Fenomena baru sekarang muncul. Maraknya sosial media membuat masyarakat punya hobi baru. Mem-bully pemerintah, pejabat-pejabat tinggi negara bahkan Presiden dan keluarganya.  Awalnya sama seperti yang lain, saya pikir ini cuma lucu-lucuan saja. Tapi makin kesini, makin banyak yang latah dan tiba-tiba berasa berhak men-judge tanpa punya pengetahuan yang cukup.  Kasus  yang lagi hits belakangan adalah instagram Ibu Ani Yudhoyono, first lady of Indonesia.  Berawal dari hobi fotografinya, media ini akhirnya justru ditunggangi menjadi ajang pem-bully-an.  Sayangnya, Bu Ani (yang notabene adalah Ibu Negara) mungkin tidak siap dengan dampak media sosial. Beberapa  komentar pedas yang kadang malah “gak nyambung” dengan konteks fotonya ditanggapi Ibu Ani dengan tidak kalah pedasnya. Wah, rame deh media! Akhirnya dihubung-hubungkan dengan banyak hal dalam pemerintahan SBY yang sebenernya gak ada hubungannya.  Lebih tololnya lagi, ini dimanfaatkan oleh banyak penggemar sosial media yang “dasarnya gak ngerti apa-apa” untuk latah menyebarluaskan dengan format yang beraneka ragam.  Bersyukur, setelah saya amati  90% komentar di instagram Bu Ani adalah komentar positif, jadi sebenarnya populasi lapisan masyarakat yang  “masih waras”  lebih banyak daripada yang “kurang kerjaan “. Hehehe..

Saya pribadi, memilih berkomentar offline  seperti menulis di blog ini dan tidak ikut-ikutan menyebarkan dengan membuat screen capture atau ikut mengedarkan apa yang sudah ada di sosmed.  Buat apa toh?

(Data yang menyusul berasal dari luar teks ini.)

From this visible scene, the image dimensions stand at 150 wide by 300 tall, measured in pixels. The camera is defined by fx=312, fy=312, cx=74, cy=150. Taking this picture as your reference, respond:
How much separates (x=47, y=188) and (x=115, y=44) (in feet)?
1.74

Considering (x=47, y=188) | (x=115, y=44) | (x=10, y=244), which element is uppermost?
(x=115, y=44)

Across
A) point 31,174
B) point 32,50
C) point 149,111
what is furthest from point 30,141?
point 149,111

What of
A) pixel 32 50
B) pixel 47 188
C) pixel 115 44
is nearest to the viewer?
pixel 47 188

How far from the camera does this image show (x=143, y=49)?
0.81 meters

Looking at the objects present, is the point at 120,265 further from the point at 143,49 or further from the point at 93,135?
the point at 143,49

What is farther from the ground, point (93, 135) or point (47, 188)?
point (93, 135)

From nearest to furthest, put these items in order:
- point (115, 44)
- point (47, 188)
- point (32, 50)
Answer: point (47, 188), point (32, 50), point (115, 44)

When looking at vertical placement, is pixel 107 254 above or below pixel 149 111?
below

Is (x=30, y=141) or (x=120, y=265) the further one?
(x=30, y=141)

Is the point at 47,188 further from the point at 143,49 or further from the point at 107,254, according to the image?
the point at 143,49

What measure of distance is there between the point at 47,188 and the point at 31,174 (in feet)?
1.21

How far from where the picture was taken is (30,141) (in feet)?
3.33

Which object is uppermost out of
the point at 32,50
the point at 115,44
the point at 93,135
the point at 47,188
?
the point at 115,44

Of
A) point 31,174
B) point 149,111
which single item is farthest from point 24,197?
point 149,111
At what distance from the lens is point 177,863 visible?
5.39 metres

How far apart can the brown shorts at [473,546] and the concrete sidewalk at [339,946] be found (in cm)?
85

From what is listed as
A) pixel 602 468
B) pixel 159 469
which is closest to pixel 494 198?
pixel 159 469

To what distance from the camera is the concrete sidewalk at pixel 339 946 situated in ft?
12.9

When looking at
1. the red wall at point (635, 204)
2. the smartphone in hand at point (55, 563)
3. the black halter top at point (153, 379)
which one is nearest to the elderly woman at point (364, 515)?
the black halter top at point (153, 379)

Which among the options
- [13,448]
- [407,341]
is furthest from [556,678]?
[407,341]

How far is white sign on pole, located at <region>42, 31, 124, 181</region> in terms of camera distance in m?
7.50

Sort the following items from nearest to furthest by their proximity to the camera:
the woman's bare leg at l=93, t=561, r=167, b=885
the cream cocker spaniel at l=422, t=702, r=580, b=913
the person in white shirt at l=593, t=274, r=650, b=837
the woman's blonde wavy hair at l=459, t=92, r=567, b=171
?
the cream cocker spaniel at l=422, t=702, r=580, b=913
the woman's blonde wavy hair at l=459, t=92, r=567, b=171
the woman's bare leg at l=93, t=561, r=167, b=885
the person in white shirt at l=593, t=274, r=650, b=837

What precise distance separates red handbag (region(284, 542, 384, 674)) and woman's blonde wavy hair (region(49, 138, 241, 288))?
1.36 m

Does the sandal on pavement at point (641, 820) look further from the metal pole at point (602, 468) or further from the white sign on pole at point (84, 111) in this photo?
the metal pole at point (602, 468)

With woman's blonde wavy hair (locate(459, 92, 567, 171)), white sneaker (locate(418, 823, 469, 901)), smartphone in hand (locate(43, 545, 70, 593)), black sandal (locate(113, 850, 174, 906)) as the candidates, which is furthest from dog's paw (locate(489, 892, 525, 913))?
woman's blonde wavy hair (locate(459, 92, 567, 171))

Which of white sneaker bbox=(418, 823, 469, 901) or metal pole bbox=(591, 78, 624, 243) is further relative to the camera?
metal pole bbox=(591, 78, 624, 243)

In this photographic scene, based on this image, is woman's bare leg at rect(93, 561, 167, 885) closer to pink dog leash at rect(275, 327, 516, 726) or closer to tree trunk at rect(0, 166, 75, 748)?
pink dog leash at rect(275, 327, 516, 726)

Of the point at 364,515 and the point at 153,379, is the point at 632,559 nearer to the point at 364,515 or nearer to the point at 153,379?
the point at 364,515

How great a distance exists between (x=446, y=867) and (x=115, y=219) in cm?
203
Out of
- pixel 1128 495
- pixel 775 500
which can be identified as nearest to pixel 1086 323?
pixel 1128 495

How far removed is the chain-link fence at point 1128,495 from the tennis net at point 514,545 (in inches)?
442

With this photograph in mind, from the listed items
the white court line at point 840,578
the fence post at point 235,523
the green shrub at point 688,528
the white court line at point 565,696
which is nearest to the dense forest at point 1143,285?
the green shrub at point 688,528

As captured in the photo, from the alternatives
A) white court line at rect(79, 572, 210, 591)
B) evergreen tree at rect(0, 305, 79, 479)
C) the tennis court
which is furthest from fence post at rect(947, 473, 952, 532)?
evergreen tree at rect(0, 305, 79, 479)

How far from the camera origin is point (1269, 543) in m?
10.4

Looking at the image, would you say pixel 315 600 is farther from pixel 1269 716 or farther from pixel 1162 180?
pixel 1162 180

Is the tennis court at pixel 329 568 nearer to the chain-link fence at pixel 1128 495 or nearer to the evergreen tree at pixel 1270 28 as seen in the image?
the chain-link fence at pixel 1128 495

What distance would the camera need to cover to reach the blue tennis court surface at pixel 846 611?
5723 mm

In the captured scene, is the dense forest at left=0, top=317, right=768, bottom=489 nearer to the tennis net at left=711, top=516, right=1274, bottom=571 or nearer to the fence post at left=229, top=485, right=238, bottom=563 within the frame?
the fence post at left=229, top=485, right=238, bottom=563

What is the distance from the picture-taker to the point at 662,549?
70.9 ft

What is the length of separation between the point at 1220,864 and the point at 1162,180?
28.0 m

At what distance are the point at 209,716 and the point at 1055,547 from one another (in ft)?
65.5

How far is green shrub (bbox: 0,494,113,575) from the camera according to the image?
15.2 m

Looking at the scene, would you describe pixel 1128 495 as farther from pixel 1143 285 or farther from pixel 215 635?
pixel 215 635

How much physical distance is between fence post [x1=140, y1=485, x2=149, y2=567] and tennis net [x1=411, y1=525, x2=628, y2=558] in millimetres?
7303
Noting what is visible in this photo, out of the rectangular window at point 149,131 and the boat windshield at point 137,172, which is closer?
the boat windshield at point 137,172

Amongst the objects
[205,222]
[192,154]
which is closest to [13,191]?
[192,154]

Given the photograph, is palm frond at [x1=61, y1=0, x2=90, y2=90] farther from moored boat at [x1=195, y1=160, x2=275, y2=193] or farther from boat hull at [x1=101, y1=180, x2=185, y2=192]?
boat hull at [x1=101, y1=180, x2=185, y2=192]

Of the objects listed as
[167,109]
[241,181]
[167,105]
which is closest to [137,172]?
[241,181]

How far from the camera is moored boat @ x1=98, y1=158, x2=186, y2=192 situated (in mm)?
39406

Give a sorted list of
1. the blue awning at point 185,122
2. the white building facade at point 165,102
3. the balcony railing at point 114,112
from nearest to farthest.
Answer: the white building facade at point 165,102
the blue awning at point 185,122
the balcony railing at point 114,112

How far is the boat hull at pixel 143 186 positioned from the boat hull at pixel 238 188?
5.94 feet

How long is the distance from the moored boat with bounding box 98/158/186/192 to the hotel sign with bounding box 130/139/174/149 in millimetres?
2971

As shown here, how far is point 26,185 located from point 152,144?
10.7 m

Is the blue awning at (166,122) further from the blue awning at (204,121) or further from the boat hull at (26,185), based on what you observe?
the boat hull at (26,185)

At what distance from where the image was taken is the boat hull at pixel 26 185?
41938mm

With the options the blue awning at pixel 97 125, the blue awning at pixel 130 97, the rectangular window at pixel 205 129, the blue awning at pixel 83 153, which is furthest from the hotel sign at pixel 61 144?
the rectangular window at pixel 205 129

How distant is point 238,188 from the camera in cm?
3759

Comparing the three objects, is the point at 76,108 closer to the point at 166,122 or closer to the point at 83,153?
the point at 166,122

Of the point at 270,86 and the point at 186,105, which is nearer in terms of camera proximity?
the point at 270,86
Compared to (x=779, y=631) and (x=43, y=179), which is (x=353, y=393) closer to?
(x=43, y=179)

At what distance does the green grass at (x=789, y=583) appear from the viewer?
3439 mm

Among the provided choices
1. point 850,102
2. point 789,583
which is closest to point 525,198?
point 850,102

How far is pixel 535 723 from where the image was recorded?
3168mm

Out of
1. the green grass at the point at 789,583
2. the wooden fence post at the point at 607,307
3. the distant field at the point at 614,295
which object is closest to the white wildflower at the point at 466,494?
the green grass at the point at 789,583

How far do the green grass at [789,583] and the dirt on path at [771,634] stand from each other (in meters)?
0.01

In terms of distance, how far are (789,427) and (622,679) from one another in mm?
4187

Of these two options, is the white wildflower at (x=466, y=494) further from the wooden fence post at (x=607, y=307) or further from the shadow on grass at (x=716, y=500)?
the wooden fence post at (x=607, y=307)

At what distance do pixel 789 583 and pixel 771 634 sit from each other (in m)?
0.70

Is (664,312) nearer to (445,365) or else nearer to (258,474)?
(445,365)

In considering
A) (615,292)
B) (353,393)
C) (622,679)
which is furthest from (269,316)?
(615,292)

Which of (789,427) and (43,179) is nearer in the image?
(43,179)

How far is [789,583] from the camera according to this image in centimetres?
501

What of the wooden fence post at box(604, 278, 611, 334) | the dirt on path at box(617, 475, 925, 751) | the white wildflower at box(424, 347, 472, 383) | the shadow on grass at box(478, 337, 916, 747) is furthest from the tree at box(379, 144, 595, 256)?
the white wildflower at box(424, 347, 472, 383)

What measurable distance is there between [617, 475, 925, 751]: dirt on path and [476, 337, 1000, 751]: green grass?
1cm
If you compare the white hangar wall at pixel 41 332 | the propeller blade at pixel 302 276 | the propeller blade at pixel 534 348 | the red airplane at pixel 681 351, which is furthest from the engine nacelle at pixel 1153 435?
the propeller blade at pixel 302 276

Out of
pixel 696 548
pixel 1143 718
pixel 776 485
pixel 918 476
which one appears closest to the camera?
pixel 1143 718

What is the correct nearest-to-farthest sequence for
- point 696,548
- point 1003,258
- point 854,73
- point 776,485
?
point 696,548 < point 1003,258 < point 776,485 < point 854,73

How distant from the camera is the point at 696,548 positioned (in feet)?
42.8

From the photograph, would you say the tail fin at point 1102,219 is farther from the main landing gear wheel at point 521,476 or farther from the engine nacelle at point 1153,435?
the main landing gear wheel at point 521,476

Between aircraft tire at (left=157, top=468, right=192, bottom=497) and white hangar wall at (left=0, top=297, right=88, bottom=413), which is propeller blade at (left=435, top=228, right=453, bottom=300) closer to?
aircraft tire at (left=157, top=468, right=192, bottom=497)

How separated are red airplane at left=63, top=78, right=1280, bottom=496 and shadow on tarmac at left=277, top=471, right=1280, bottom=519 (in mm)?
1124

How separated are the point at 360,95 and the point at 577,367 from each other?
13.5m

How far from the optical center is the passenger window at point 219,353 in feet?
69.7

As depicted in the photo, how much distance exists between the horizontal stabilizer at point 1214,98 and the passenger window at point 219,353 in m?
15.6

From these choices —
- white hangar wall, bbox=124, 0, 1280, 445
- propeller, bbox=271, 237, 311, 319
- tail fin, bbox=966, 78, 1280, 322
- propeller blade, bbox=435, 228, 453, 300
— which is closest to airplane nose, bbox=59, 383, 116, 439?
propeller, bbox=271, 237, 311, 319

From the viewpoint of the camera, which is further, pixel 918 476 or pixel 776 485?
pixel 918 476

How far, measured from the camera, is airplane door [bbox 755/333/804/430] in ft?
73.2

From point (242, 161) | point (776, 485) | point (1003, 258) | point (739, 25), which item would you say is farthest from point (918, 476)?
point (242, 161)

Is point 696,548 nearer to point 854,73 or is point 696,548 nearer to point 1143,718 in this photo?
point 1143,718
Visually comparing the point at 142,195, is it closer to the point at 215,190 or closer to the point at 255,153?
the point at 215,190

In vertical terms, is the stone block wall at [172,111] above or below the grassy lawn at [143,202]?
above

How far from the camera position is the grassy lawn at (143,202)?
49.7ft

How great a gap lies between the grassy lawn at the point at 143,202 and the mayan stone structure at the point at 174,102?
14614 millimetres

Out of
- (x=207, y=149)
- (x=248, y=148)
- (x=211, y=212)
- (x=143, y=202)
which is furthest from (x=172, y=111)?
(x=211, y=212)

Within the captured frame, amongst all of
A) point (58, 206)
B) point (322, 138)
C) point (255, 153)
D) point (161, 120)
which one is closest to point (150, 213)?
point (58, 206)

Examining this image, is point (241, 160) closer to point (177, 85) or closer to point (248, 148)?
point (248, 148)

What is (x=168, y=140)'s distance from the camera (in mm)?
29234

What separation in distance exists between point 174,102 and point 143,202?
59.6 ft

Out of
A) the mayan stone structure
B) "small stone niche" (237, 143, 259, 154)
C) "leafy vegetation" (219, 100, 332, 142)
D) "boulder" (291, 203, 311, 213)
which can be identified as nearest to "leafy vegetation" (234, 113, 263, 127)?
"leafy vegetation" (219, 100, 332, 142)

Sebagai orang yang (harusnya cukup intelek *ehmm..) saya sadar, melakukan hal tersebut sama dengan memperkeruh suasana. Banyak golongan lain yang gampang tersulut dengan hal-hal begini dan ikut-ikutan bikin rame. Cari tahu lebih banyak sebelum melakukan hal-hal serupa. Kalau cuman tahu 3 ya, gak pantes dong ngomong seolah-olah tahu 10. Lagian, banyak orang yang terlalu gampang menyimpulkan sesuatu itu benar hanya karena foto-foto yang dibuat oleh orang-orang kerjaan dan sengaja dibuat untuk menunjukkan bobroknya negara ini. Banyak yang tidak sadar, semakin rajin mereka ikutan mem-posting hal-hal seperti ini, semakin banyak dunia luar yang melihat jeleknya Indonesia. Di sisi lain, saya kok miris juga ya.. Indonesia sebagai salah satu negara pengguna smartphone terbanyak di dunia, ternyata pengguna-nya tidak se-smart handphone-nya. Ada apa-apa langsung di telan mentah-mentah kemudian disebarkan tanpa berpikir panjang benar tidaknya beritanya serta dampak sosialnya.

Duh, daripada repot-repot nambah kerjaan menyebarkan yang begitu-begitu, cobalah menanam kepercayaan yang lebih kepada pemerintah. Saya masih percaya pemerintah (dengan segala kekurangannya) selalu berusaha terbaik buat negara tercinta ini. Kepercayaan masyarakat sebenarnya salah satu faktor kunci agar pemerintahan lebih baik. Pun termasuk percaya dengan orang-orang yang menjalankan pemerintahan. I love Indonesia!